PROBLEM REQUIREMENTS: Count the lines in the listing below that contain the word "would", and give only that number.

DATA EXTRACT:

######

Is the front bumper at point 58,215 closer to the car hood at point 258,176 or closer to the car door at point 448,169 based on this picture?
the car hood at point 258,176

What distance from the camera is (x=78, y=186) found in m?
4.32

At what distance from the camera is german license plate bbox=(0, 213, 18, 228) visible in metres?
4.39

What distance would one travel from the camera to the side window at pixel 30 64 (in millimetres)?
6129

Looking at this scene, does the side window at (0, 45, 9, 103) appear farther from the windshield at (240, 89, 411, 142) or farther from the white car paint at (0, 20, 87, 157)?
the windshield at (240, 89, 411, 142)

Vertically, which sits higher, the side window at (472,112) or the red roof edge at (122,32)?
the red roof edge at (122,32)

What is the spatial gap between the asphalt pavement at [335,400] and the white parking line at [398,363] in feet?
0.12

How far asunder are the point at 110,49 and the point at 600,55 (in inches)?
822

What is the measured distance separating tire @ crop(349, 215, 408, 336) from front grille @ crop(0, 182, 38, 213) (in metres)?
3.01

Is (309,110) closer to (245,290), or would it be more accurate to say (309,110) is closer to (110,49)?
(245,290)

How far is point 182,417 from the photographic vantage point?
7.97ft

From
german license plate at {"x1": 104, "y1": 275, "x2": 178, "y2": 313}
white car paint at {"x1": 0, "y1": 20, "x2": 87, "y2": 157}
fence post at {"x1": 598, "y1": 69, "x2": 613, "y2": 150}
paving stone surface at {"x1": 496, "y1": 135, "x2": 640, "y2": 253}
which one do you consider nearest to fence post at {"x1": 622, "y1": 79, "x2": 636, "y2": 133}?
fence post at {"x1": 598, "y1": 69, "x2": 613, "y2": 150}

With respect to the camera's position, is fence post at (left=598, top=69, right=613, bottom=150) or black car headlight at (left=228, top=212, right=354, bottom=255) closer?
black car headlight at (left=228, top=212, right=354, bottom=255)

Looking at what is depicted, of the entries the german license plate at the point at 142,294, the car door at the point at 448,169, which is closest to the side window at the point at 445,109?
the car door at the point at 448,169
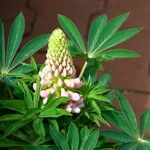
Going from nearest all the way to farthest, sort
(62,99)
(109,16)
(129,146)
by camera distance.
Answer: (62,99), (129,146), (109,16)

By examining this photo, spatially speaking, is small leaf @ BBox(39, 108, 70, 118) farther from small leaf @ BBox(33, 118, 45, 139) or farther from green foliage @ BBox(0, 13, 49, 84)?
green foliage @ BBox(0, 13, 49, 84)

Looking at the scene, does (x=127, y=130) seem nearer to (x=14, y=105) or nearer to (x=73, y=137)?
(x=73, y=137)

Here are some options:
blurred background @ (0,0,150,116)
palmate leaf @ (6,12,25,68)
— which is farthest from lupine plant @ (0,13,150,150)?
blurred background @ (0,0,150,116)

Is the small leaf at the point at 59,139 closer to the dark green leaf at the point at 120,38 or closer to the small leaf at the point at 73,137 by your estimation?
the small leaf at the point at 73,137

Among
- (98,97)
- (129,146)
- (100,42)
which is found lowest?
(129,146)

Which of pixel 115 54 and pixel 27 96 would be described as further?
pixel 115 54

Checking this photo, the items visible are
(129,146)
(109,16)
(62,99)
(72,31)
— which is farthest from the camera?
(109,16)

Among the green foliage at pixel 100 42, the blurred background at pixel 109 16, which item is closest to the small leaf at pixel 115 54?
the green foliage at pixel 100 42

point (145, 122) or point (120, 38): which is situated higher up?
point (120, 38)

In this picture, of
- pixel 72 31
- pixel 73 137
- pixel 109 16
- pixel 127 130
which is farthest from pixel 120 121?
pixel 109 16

######

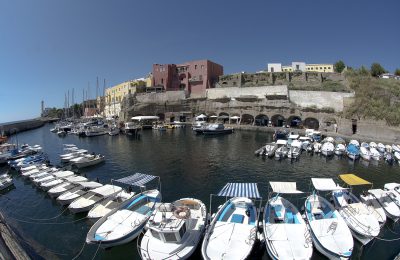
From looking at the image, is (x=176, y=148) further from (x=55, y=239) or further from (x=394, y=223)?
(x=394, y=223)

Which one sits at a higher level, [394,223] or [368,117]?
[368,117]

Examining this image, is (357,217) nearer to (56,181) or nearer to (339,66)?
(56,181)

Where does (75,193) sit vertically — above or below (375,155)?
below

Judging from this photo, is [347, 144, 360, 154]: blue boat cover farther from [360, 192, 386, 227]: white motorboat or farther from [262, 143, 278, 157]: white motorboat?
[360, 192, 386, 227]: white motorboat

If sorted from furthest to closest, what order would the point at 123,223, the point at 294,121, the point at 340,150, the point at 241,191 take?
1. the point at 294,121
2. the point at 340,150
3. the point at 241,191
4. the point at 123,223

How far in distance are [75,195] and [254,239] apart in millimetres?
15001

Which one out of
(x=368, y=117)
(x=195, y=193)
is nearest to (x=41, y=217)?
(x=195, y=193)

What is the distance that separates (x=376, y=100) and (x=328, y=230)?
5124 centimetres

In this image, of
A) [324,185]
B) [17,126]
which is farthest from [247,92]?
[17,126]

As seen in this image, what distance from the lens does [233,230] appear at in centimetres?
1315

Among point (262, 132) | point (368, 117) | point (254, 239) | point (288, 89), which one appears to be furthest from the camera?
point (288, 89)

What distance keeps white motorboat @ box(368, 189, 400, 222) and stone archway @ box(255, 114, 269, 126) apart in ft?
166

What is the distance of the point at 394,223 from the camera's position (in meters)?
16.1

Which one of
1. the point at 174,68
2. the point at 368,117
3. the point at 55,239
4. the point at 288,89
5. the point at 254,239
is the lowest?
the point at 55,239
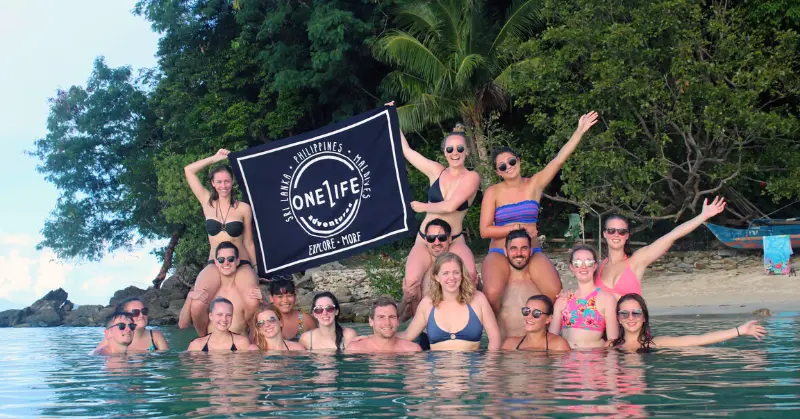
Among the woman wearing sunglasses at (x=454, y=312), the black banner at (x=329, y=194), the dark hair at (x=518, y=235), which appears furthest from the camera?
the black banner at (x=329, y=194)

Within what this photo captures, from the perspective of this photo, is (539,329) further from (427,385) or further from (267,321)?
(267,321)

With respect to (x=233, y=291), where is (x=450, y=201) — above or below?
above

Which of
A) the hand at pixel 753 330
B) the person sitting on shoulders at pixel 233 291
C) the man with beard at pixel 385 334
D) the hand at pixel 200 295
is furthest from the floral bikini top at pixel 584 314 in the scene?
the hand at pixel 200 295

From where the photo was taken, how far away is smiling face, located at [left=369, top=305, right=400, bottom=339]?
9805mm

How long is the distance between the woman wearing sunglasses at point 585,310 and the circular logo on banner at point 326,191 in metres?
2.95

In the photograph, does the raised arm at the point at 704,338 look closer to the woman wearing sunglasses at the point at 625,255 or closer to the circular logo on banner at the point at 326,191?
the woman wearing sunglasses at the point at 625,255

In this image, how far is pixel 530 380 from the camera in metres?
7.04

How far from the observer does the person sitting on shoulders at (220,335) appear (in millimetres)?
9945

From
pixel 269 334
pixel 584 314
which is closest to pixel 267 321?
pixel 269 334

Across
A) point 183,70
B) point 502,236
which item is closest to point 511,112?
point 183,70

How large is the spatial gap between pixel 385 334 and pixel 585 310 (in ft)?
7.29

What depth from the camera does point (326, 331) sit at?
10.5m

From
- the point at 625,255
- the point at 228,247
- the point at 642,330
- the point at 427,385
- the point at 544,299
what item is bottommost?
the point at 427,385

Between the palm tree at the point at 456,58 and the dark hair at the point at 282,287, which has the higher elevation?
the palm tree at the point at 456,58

######

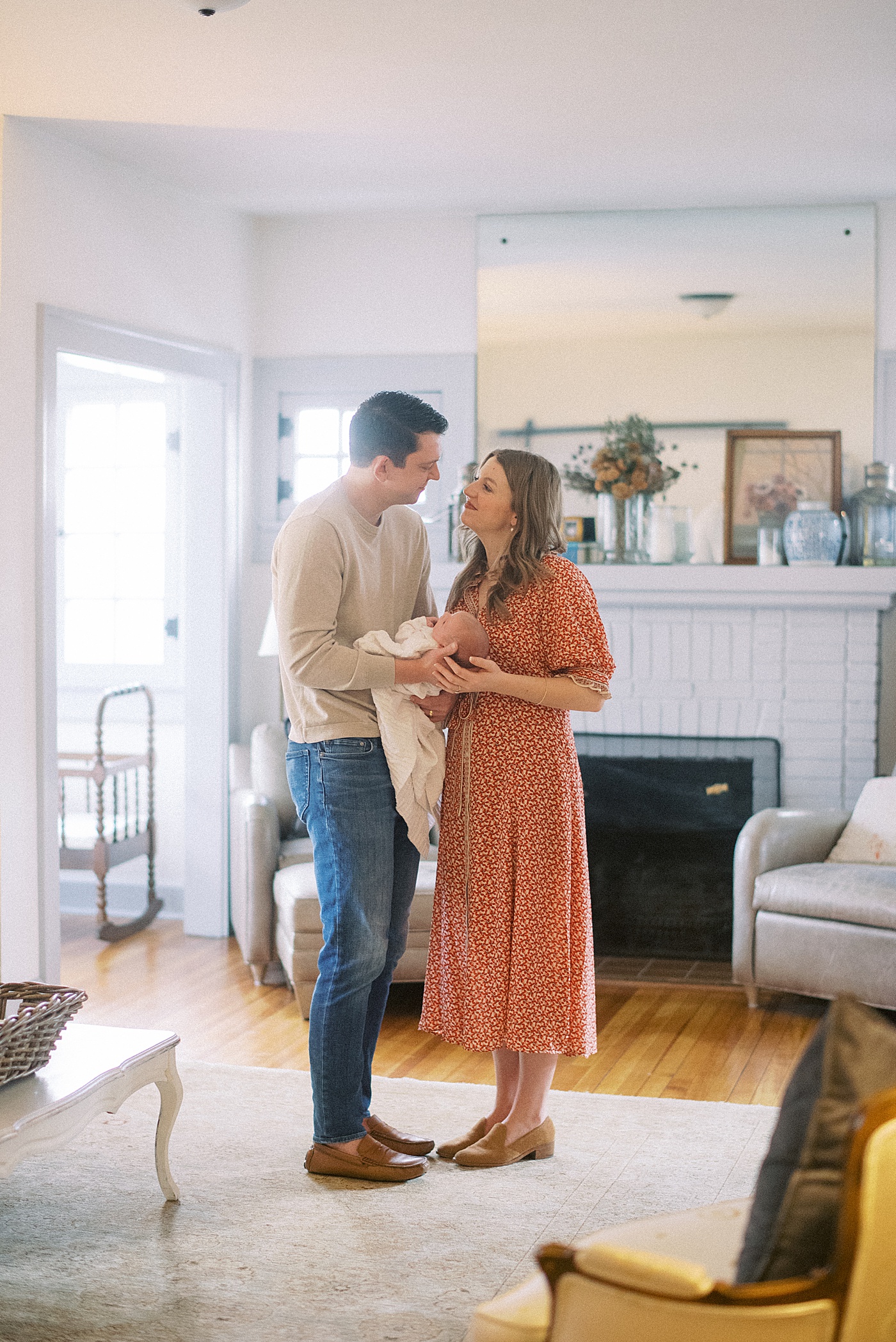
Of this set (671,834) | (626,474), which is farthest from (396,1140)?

######

EXERCISE RESULT: 4